What this task involves: Leave out the pictures; transcribe all else exactly.

Material for the task:
- - - -
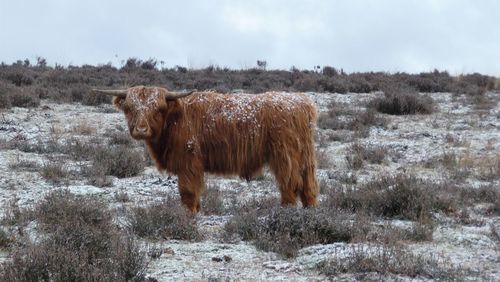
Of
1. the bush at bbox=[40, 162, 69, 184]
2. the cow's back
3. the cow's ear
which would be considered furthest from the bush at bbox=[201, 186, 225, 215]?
the bush at bbox=[40, 162, 69, 184]

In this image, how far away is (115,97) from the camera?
865 centimetres

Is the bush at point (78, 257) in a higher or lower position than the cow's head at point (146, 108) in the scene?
lower

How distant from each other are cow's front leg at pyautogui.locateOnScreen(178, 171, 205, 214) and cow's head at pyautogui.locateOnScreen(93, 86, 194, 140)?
0.62m

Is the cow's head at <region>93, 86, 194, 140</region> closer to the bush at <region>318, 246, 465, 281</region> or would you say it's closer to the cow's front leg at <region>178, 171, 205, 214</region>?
the cow's front leg at <region>178, 171, 205, 214</region>

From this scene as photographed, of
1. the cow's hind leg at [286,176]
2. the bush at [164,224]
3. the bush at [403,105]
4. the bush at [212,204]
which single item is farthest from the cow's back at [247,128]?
the bush at [403,105]

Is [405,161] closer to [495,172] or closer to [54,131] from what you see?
- - - -
Answer:
Of
1. the bush at bbox=[40, 162, 69, 184]
2. the cow's back
3. the cow's ear
which would be considered furthest from the bush at bbox=[201, 186, 225, 215]?
the bush at bbox=[40, 162, 69, 184]

In this image, how far away is (115,97) from the camera?
865 centimetres

Is the bush at point (78, 257) in a higher or lower position than the cow's head at point (146, 108) in the scene?
lower

How distant from each other are cow's front leg at pyautogui.locateOnScreen(178, 171, 205, 214) and cow's head at pyautogui.locateOnScreen(93, 86, 194, 140)?
0.62m

Is the cow's head at <region>93, 86, 194, 140</region> closer to the bush at <region>318, 246, 465, 281</region> or would you say it's closer to the cow's front leg at <region>178, 171, 205, 214</region>?
the cow's front leg at <region>178, 171, 205, 214</region>

From this scene as photographed, of
1. the cow's hind leg at [286,176]
2. the bush at [164,224]
3. the bush at [403,105]
4. the bush at [212,204]
which single item is farthest from the cow's back at [247,128]?
the bush at [403,105]

Is [405,161] closer to [495,172] or closer to [54,131] from what you see?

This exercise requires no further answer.